- _INSTRUCTIONS FOR THE TASK_: According to the article on Democrats and super PACs, who described Democrats as "playing with the devil"?

Democrats Embrace Super PACs, Despite Russ Feingold's Efforts

The Obama Campaign Embraces Super PACs, Despite Russ Feingold's Efforts

The debate over how Democrats should approach the proliferation of super PACs in the 2012 election cycle is over, and the voices of morality have lost.

The party's convention in Charlotte, N.C. last week witnessed a veritable embrace -- from members of the donor class to the average voter -- of the super PAC culture that many once decried. There were caveats. People said they supported super PACs allied with President Barack Obama strictly for the purpose of matching conservative cash. Once the election is over, legislation should be passed to limit the influence of outside money, they said, and a constitutional amendment may be needed.

But few seemed disturbed that Democrats were, as former Sen. Russ Feingold (D-Wis.) famously declared, "playing with the devil." If anything, they feared that the Republican's devil was bigger and badder than their own.

- _INFORMATION SHOWN_:
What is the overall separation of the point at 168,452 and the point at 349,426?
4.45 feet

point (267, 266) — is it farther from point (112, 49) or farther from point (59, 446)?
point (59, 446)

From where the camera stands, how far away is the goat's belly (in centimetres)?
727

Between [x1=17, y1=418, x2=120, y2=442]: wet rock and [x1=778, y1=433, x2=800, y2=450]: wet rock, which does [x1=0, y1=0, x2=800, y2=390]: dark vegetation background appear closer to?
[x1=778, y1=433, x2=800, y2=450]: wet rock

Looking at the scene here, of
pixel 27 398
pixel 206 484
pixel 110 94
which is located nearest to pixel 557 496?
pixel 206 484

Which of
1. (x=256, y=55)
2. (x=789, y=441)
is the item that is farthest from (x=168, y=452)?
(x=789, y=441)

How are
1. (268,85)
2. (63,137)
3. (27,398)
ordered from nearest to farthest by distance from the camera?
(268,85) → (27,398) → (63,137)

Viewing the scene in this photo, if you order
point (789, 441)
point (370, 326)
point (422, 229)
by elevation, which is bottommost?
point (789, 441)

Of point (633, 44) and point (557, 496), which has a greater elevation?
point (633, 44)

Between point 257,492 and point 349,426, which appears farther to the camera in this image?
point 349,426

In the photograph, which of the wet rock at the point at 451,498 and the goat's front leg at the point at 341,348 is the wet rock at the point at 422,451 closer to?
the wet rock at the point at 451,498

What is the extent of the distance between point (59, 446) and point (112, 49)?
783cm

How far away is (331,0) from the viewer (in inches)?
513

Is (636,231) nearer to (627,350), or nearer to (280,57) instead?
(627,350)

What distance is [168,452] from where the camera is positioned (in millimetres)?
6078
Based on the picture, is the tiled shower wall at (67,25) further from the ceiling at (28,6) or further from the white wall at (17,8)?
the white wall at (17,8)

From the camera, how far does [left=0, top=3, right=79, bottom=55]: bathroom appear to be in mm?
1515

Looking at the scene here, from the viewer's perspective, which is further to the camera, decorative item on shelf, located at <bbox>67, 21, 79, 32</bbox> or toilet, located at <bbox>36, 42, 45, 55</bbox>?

==

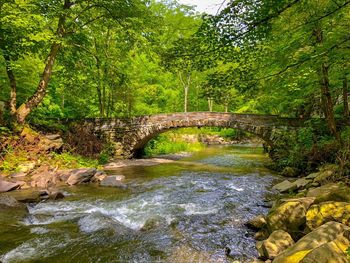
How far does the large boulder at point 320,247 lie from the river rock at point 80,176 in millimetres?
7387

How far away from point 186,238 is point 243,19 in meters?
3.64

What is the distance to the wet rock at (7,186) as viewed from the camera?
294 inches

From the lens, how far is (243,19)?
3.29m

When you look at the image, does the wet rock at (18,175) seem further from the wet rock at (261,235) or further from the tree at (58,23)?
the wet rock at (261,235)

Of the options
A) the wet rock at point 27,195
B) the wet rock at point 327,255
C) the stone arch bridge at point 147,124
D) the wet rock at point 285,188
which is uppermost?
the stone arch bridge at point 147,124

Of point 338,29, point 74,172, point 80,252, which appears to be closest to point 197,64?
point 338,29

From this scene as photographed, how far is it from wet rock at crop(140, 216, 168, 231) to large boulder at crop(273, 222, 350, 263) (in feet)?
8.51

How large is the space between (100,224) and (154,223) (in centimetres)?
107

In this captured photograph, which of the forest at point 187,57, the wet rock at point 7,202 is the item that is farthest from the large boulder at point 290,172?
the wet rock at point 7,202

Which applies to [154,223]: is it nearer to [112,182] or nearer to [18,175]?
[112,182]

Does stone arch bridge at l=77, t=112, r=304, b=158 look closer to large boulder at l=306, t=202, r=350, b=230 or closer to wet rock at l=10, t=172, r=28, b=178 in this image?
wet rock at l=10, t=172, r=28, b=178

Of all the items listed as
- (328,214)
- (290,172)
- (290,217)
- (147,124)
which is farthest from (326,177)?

- _OUTPUT FOR THIS EXERCISE_: Former Sen. Russ Feingold (D-Wis.).